**GIVEN EXERCISE A**
Reproduce the listing verbatim, starting with the line that contains "How far from" and continuing through the final line of the listing.

**EXCERPT PROVIDED**
● ● ● ● ● ● ●

Single by The Contours

from the album Do You Love Me (Now That I Can Dance)
- B-side: "Come on and Be Mine"
- Released: February 1961 (1st Ver.) May, 1961 (2nd Ver.)
- Recorded: Hitsville USA (Studio A); 1961
- Genre: Soul
- Length: 2:41
- Label: Motown
- Songwriter(s): Billy Hoggs, Billy Gordon, Smokey Robinson
- Producer(s): Berry Gordy, Jr.

The Contours singles chronology
|  | "Whole Lotta Woman" (1961) | "The Stretch" (1961) |

= Whole Lotta Woman (The Contours song) =

"Whole Lotta Woman" is a 1961 single recorded by the Contours for the Motown Records label. Written by Smokey Robinson (of The Miracles), and Contours group members Billy Hoggs and Billy Gordon (the group's lead singers), and produced by Motown CEO Berry Gordy, Jr., it was the group's debut single for Motown.

● ● ● ● ● ● ●

**ENTRIES PROVIDED**
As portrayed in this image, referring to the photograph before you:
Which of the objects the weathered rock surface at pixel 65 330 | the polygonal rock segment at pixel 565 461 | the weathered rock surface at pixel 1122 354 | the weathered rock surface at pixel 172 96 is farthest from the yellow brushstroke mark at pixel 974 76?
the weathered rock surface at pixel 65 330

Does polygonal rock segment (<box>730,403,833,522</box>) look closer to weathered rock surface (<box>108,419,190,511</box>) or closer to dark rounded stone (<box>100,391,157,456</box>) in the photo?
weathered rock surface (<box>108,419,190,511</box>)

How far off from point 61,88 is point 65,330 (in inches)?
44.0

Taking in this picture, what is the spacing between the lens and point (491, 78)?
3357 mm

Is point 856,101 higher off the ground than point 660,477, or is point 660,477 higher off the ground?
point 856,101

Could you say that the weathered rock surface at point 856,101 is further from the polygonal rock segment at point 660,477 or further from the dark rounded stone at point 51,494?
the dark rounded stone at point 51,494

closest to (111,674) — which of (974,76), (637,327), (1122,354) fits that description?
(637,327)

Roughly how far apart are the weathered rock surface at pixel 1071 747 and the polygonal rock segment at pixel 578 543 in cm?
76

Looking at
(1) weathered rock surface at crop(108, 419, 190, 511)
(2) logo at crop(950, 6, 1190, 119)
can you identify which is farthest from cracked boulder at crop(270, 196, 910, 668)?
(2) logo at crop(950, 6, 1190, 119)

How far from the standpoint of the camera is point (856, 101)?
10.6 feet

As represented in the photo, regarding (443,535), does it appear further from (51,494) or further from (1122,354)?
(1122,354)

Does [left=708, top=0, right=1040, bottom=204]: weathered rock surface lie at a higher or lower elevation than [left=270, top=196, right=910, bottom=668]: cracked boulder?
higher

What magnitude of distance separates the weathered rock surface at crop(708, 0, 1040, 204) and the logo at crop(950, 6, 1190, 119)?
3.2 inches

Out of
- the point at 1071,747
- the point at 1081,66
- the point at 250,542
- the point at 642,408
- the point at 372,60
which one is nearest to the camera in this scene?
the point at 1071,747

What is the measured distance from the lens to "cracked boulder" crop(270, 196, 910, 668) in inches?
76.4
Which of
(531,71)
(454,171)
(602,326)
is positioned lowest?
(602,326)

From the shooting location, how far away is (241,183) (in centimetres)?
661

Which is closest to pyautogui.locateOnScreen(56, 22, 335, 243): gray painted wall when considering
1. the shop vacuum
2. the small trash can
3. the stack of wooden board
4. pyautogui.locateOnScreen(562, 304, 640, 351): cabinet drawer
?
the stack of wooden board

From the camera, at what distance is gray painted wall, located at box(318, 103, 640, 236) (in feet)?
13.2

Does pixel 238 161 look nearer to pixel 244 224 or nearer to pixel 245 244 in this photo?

● ● ● ● ● ● ●

**GIVEN EXERCISE B**
Write out the passage from the text on the Contours single "Whole Lotta Woman" verbatim, starting with "Single by The" and going on through "Producer(s): Berry Gordy, Jr.".

**TASK RESPONSE A**
How far from the standpoint of the camera is point (856, 101)?
10.6 feet

As represented in the photo, regarding (443,535), does it appear further from (51,494) or further from (1122,354)?
(1122,354)

Does [left=708, top=0, right=1040, bottom=204]: weathered rock surface lie at a higher or lower elevation than [left=270, top=196, right=910, bottom=668]: cracked boulder?
higher

What magnitude of distance separates the weathered rock surface at crop(708, 0, 1040, 204) and the logo at crop(950, 6, 1190, 119)?
3.2 inches

Out of
- the point at 1071,747
- the point at 1081,66
- the point at 250,542
- the point at 642,408
- the point at 372,60
which one is nearest to the camera in this scene?
the point at 1071,747

What is the measured distance from the lens to "cracked boulder" crop(270, 196, 910, 668) in inches?
76.4
Which of
(531,71)
(454,171)
(602,326)
is positioned lowest?
(602,326)

From the shooting location, how far away is (241,183) (in centimetres)?
661

Which is closest to pyautogui.locateOnScreen(56, 22, 335, 243): gray painted wall when considering
1. the shop vacuum
2. the small trash can
3. the stack of wooden board
4. pyautogui.locateOnScreen(562, 304, 640, 351): cabinet drawer
?
the stack of wooden board

From the camera, at what distance is gray painted wall, located at box(318, 103, 640, 236) (in feet)?
13.2

Does pixel 238 161 look nearer to pixel 244 224 or nearer to pixel 245 244 in this photo?

**TASK RESPONSE B**
Single by The Contours

from the album Do You Love Me (Now That I Can Dance)
- B-side: "Come on and Be Mine"
- Released: February 1961 (1st Ver.) May, 1961 (2nd Ver.)
- Recorded: Hitsville USA (Studio A); 1961
- Genre: Soul
- Length: 2:41
- Label: Motown
- Songwriter(s): Billy Hoggs, Billy Gordon, Smokey Robinson
- Producer(s): Berry Gordy, Jr.